This workshop demonstrates how RNA data can be used for genome annotation. Participants will explore using RNA-derived evidence to improve genome annotations, distinguish coding from non-coding regions, and validate. We will also explore strategies for increasing reproducibility in bioinformatics.

Tutorial Setup Instructions

Steps to prepare for the tutorial session:

  • Login to Ceres Open OnDemand. For more information on login procedures for web-based SCINet access, see the SCINet access user guide.
  • Open a command-line session by clicking on “Clusters” -> “Ceres Shell Access” on the top menu. This will open a new tab with a command-line session on Ceres’ login node.

  • Request resources on a compute node by running the following command.

    srun --reservation=wk3_workshop -A scinet_workshop2 -t 05:00:00 -N1 -c2 --pty bash
    • For those accessing post-workshop: Remove --reservation=wk3_workshop and change -A scinet_workshop2 to your own project account. For additional information, see our SLURM guide.

  • Create a workshop working directory by running the following commands. Note: you do not have to edit the commands with your username as it will be determined by the $USER variable.

    mkdir -p /90daydata/shared/$USER/genome_annotation 
cd /90daydata/shared/$USER/genome_annotation
cp -p /project/scinet_workshop2/Bioinformatics_series/wk3_workshop/day2/repeats.sl .
cp -p /project/scinet_workshop2/Bioinformatics_series/wk3_workshop/day2/braker.sl .

Genome Annotation

by Viswanathan Satheesh, Sivanandan Chudalayandi and Rick Masonbrink

Genome assemblies, especially in plants and eukaryotes in general, contain a significant proportion of repetitive elements: transposons, retroelements, simple repeats, and satellite DNA. These elements can make it harder to perform genome annotation, confound gene prediction tools, and inflate assembly size.

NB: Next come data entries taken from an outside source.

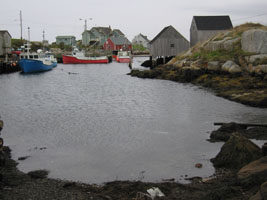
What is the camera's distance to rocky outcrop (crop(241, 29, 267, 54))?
3766 centimetres

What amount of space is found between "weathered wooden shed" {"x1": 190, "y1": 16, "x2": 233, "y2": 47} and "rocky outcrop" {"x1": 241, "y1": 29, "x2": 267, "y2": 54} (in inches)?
625

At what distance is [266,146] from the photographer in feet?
35.9

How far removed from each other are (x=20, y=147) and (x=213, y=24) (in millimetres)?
48908

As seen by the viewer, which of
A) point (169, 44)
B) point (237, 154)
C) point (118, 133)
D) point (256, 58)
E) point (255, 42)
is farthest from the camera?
point (169, 44)

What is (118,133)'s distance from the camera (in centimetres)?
1675

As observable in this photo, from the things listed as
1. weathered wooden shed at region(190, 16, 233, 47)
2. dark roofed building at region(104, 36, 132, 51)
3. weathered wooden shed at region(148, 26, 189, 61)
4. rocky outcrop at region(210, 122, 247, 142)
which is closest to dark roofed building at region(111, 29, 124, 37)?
dark roofed building at region(104, 36, 132, 51)

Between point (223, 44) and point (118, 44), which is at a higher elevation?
point (118, 44)

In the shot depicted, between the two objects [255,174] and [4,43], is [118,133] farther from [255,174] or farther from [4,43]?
[4,43]

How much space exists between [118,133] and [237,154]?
6.82 m

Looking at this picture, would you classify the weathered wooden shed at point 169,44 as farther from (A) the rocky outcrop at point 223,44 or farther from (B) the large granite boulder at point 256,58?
(B) the large granite boulder at point 256,58

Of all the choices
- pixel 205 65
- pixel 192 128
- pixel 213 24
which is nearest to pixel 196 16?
pixel 213 24

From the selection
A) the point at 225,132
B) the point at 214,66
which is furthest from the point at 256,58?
the point at 225,132

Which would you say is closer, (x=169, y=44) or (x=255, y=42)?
(x=255, y=42)

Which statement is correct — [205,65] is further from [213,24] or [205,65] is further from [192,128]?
[192,128]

To accurately annotate genomes, it is crucial to identify and mask these repeats prior to downstream analyses like gene prediction (e.g., with BRAKER) or comparative genomics. Two widely used tools in this process are RepeatModeler and RepeatMasker.

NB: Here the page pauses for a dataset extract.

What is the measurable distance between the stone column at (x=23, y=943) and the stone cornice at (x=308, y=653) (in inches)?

  1. Repeat Identification and Masking

    RepeatModeler – Building a Custom Repeat Library

    RepeatModeler is a de novo transposable element (TE) discovery tool. It identifies repeat families in a genome without prior knowledge by combining multiple tools like RECON, RepeatScout, and LTR structural analyzers.

    Main points:

    • Input: A genome assembly (FASTA) file.
    • RepeatModeler scans the genome to identify repeated regions and clusters them into repeat families.
    • It classifies known elements (e.g., LINEs, SINEs, LTRs, DNA transposons) and labels unknown families as “Unknown”.
    • The output is a custom repeat library (consensi.fa) containing representative consensus sequences of repeat families.

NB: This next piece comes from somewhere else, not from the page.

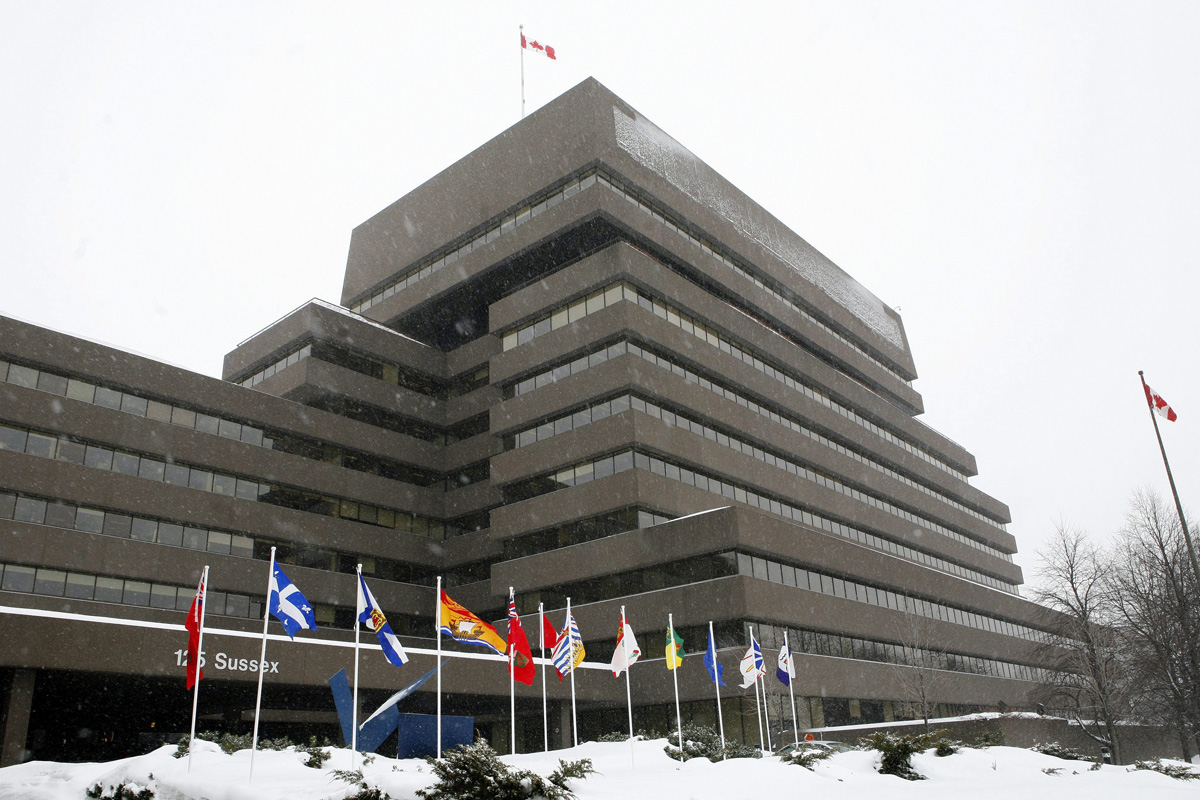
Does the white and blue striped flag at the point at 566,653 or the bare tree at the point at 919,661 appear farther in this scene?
the bare tree at the point at 919,661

    Note: Reference repeat databases (e.g., RepBase, Dfam) may not contain species-specific repeats. RepeatModeler ensures that the masking step is informed by repeats unique to the genome, improving masking sensitivity and annotation accuracy.

    RepeatMasker – Masking Repeats for Accurate Annotation

    RepeatMasker uses a library of known or de novo identified repeats (e.g., from RepeatModeler) to scan a genome and “mask” those regions. It has two masking modes:

    • Softmasking: Converts repeat bases to lowercase. Allows gene predictors to consider masked regions but with reduced weight.
    • Hardmasking: Converts repeats into Ns, effectively hiding them from downstream tools.
    • Input: The genome file and a repeat library (from RepeatModeler or Dfam).
    • Masking options: -xsmall for softmasking, -nolow to avoid masking simple repeats.
    • Optional, use -gff to output a GFF annotation file of repeats.

    Using the modules

    For this step we will use the repeatmodeler and repeatmasker module in the script below (included)

    repeats.sl

    #!/bin/bash
#SBATCH -N1
#SBATCH -c16
#SBATCH -J repeats
#SBATCH --reservation=wk3_workshop # FYI: This reservation expires May 16, 2025
#SBATCH -A scinet_workshop2
#SBATCH -o LOG/repeats_%j.out
#SBATCH -e LOG/repeats_%j.err
#SBATCH -t 08:00:00

########################
# Load required modules
#########################

module load repeatmodeler/2.0.5
module load repeatmasker

#################
# Define Variable
#################

TAIR_REF="/project/scinet_workshop2/Bioinformatics_series/wk3_workshop/day2/01_Files/TAIR_Assembly/chr2.fa"
BASENAME="chr2"
DBNAME="ATNDB"

####################
# Exercise for Later
####################

#OUR_REF="/project/scinet_workshop2/Bioinformatics_series/wk3_workshop/day2/01_Files/Our_Assembly/Arabidopsis_chr2.fa"
#BASENAME="Arabidopsis_chr2"
#DBNAME="ATNDB"

#############
# Permissions
#############

chgrp -R proj-scinet_workshop2 $TMPDIR
chmod -R g+s $TMPDIR

##############################
#copy to $TMPDIR and change dir
#############################

cp -p "$TAIR_REF" "$TMPDIR"
cd "$TMPDIR"

###################
# The main commands
###################

BuildDatabase -engine ncbi -name "$DBNAME" "$BASENAME.fa"
RepeatModeler -database "$DBNAME" -engine ncbi -threads 16
RepeatMasker -pa 4 -gff -xsmall -nolow -engine ncbi -lib RM*/consensi.fa.classified -dir RepeatMaskOut "$BASENAME.fa"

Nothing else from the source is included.